Please give an exact transcription of the lines below, from the one that contains "genus: Felis" to the very last, with no other lines.

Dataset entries
╔══

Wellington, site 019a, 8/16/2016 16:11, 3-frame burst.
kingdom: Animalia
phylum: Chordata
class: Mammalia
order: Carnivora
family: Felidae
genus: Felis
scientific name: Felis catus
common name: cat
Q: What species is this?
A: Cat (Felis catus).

╚══

> OUTPUT OF THE TASK
genus: Felis
scientific name: Felis catus
common name: cat
Q: What species is this?
A: Cat (Felis catus).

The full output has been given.